In der belarussischen Hauptstadt Minsk erinnert seit 1964 eine Gedenkanlage mit 60 eingefassten Grabstätten an die bis zu 80.000 sowjetischen Kriegsgefangenen, die zwischen Juli 1941 und August 1944 im Stalag 352 umgekommen sind.
Geschichte
Nach schweren Zerstörungen durch Kampflieger besetzte die Wehrmacht am 28. Juni 1941 Minsk. Bei der Kesselschlacht um die belarussische Hauptstadt waren Zehntausende Soldaten der Roten Armee in Gefangenschaft geraten. Für die Unterbringung von etwa 100.000 Kriegs- und 40.000 Zivilgefangenen richtete die Militärverwaltung an der Eisenbahnverbindung Minsk–Molodetschno Anfang Juli 1941 das Stalag 352 ein.

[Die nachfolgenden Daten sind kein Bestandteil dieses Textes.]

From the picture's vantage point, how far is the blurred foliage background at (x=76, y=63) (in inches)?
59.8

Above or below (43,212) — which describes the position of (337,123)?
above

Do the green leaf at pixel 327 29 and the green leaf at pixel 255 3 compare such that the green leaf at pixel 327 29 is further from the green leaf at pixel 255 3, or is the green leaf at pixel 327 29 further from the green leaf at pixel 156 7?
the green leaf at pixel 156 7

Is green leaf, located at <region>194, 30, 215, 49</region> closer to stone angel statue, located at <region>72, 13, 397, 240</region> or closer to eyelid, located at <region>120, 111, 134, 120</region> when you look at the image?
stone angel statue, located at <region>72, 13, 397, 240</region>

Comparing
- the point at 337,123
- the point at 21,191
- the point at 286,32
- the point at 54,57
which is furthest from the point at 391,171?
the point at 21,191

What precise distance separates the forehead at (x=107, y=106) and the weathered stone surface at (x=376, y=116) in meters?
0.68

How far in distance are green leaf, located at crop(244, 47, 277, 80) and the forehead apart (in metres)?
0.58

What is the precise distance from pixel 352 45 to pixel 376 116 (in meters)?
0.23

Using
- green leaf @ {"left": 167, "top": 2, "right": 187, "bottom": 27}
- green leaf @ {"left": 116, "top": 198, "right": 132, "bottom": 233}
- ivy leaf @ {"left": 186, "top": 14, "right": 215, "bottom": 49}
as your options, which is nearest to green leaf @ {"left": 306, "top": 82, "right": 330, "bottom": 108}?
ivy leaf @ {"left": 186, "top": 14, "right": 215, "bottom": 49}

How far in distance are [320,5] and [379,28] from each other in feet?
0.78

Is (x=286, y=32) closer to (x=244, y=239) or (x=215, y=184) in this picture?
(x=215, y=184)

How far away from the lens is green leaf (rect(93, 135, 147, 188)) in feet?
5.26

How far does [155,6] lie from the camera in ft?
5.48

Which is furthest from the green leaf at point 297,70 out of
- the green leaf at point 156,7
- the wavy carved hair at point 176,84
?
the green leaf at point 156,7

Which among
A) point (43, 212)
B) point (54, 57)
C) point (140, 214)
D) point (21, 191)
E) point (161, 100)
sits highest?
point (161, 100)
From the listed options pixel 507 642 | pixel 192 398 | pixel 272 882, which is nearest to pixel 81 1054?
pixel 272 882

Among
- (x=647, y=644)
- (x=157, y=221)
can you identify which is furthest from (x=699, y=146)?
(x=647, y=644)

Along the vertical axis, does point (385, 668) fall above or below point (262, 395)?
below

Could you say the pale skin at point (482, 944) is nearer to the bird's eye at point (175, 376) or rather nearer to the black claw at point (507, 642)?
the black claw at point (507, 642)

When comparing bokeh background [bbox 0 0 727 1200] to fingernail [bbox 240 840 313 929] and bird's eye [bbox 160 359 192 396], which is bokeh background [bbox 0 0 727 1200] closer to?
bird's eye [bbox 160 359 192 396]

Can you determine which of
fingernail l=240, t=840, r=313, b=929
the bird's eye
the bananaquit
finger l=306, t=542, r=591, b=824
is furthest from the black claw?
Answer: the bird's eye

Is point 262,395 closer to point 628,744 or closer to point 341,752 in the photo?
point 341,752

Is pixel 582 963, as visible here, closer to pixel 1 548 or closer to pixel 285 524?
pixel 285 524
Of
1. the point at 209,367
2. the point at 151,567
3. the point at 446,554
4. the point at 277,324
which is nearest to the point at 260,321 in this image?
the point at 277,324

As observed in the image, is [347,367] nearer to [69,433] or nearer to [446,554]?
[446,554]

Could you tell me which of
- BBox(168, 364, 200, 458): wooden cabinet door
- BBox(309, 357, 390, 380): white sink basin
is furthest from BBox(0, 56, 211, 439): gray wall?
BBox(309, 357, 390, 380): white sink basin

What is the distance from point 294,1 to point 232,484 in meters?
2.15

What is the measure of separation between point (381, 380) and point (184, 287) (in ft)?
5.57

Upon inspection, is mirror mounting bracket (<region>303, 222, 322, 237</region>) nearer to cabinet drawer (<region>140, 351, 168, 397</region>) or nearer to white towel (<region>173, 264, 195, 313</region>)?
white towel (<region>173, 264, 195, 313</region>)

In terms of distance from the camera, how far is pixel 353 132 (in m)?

Das Lager bestand aus zwei Teilen: dem Waldlager nahe dem Dorf Masjukowschtschina und dem Stadtlager in Minsk auf einem früheren Militärgelände. Nach ihrer Ankunft wurden Kommandeure, politische Kommissare und vor allem Juden »ausgesondert« und erschossen. Das Stalag 352 nahm Gefangene aus praktisch allen Abschnitten der deutsch-sowjetischen Front auf und diente auch als Durchgangsstation auf dem Weitertransport etwa in das besetzte Polen oder das Deutsche Reich.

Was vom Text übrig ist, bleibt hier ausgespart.